Federal Appeals Court Strikes Down California’s Ban on High-Capacity Gun Magazines

August 14,  Updated: August 15, 2020

A federal appeals court on Friday struck down California’s ban on high-capacity magazines, saying that the law is illegal because it violates the Second Amendment under the U.S. Constitution.

The California law challenged in the case, which was enacted in 2016, bans the possession of large-capacity magazines (LCMs) that hold more than 10 rounds of ammunition. The law also bans the manufacture and imports of LCMs.

In a 2-1 ruling, the Ninth Circuit Court found that although the law has a “laudable goal of reducing gun violence” and was passed “in the wake of heart-wrenching and highly publicized mass shootings” it must still comply with the Constitution.

“Even well-intentioned laws must pass constitutional muster,” Judge Kenneth Lee wrote in the majority opinion (pdf). “California’s near-categorical ban of LCMs strikes at the core of the Second Amendment—the right to armed self-defense.”

The panel said the law imposes a “substantial burden” on the right to self-defense as it makes it criminal for state residents to own magazines that are commonly used with firearms such as Glocks and Berettas. The judges said the law’s scope is “so sweeping” that it blocks Californians from owning half of all magazines in the United States.

Epoch Times Photo
People wait in line to enter a gun store in Culver City, Calif., on March 15, 2020. (Ringo H.W. Chiu/AP Photo)

The law requires gun owners in California to alter or turn over any LCMs that they have in possession or face a year in jail.

The Constitution limits how much states can impose a substantial burden on citizen’s right to self-defense, the judges said.

“Many Californians may find solace in the security of a handgun equipped with an LCM: those who live in rural areas where the local sheriff may be miles away, law-abiding citizens trapped in high-crime areas, communities that distrust or depend less on law enforcement, and many more who rely on their firearms to protect themselves and their

families,” they wrote.

Friday’s ruling upholds a preliminary injunction ordered by a district court judge in 2019, which blocks the state from enforcing its law. But days later, the judge stayed part of his own injunction, allowing California to ban on the manufacture, sale, and transfer of large-capacity magazines pending the state’s appeal to the Ninth Circuit.

Epoch Times Photo
People wait in line outside a gun store in San Bruno, Calif., on March 16, 2020. (Justin Sullivan/Getty Images)

The appeals court panel noted that they had only ruled about the issues of LCMs and their decision does not affect so-called assault weapons or “the legitimacy of bans on magazines holding far larger quantities of ammunition.”

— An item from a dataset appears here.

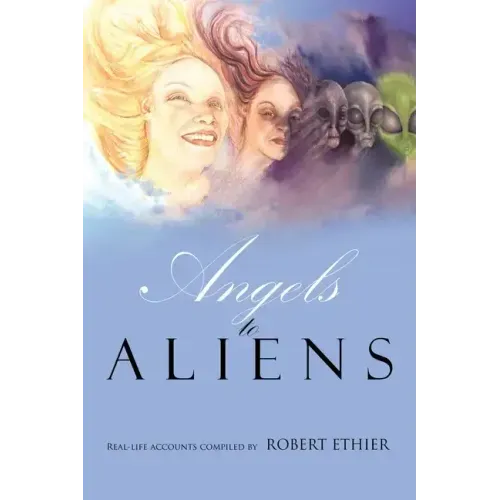 Angels to Aliens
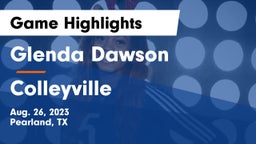 Glenda Dawson  vs Colleyville Game Highlights - Aug. 26, 2023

U.S. District Court Judge Barbara Lynn of Texas, who had been named the third judge on the appellate panel, said the majority’s ruling conflicts with decisions in six other federal appellate courts across the nation, and with a 2015 ruling by a different panel of the Ninth Circuit itself. She said she would have upheld California’s law based on that precedent.

A number of states have similar laws banning LCMs and the court’s ruling could have implications on those laws. But presently, the ruling only immediately applies to Western states that are under the Ninth Circuit’s jurisdiction.

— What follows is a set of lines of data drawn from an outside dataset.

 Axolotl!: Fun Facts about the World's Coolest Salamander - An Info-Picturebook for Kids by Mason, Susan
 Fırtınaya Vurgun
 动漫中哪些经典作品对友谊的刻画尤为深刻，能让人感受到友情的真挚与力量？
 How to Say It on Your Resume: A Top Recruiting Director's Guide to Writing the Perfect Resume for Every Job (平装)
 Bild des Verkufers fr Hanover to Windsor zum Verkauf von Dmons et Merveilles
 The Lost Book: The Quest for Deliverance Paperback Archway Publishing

California Attorney General Xavier Becerra’s office said they were “carefully reviewing” the ruling “with the goal of protecting public safety.”

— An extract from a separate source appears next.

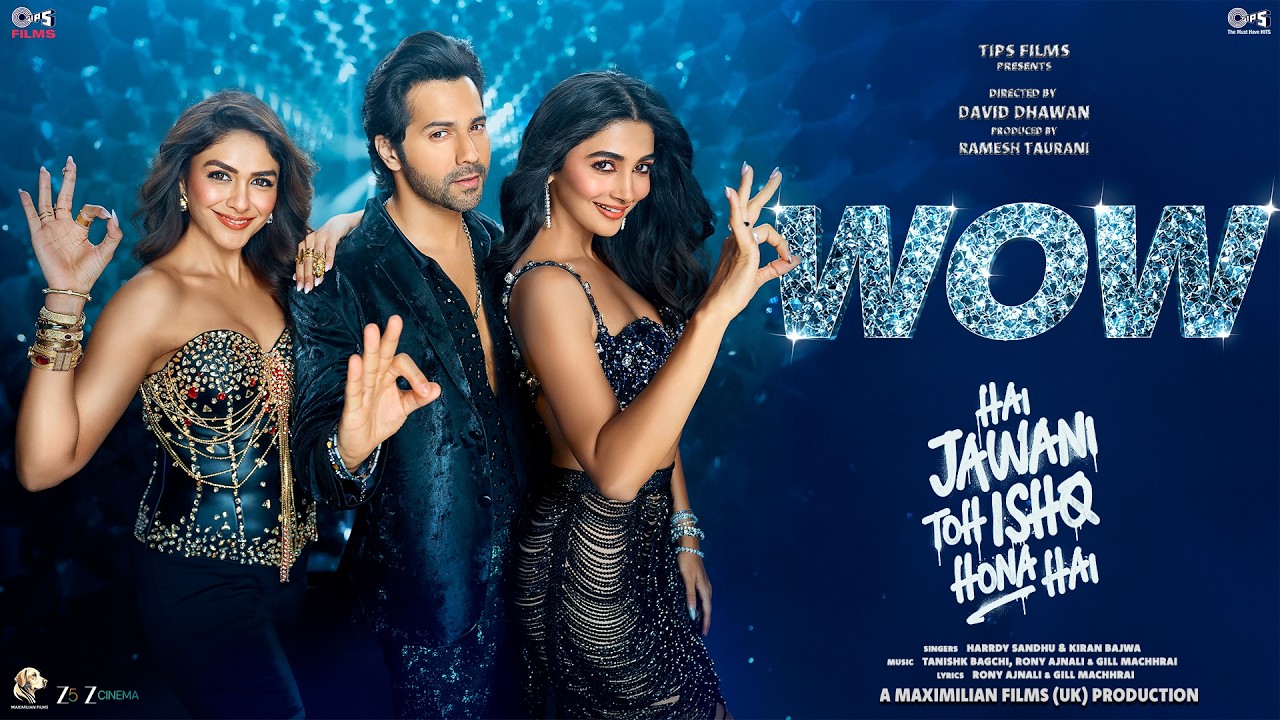 Wow | Hai Jawani Toh Ishq Hona Hai | Varun, Mrunal, Pooja | Tanishk | Harrdy | Kiran | Rony | Gill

“Until further court proceedings, the stay on the injunction issued by the district court remains in place. The Attorney General remains committed to using every tool possible to defend California’s gun safety laws and keep our communities safe,” a spokesperson said in a statement to The Epoch Times.

Meanwhile, Chuck Michel, president and general counsel of the California Rifle & Pistol Association, said Friday’s ruling was a “major victory for the Second Amendment.” The association is one of the plaintiffs in the case.

“This is a huge win specifically for the right to possess these valuable self-defense tools. But more generally, this case may present the Supreme Court with an opportunity to set things straight on the underlying issue of what the standard of review test should be when considering any Second Amendment challenge,” Michel said in a statement.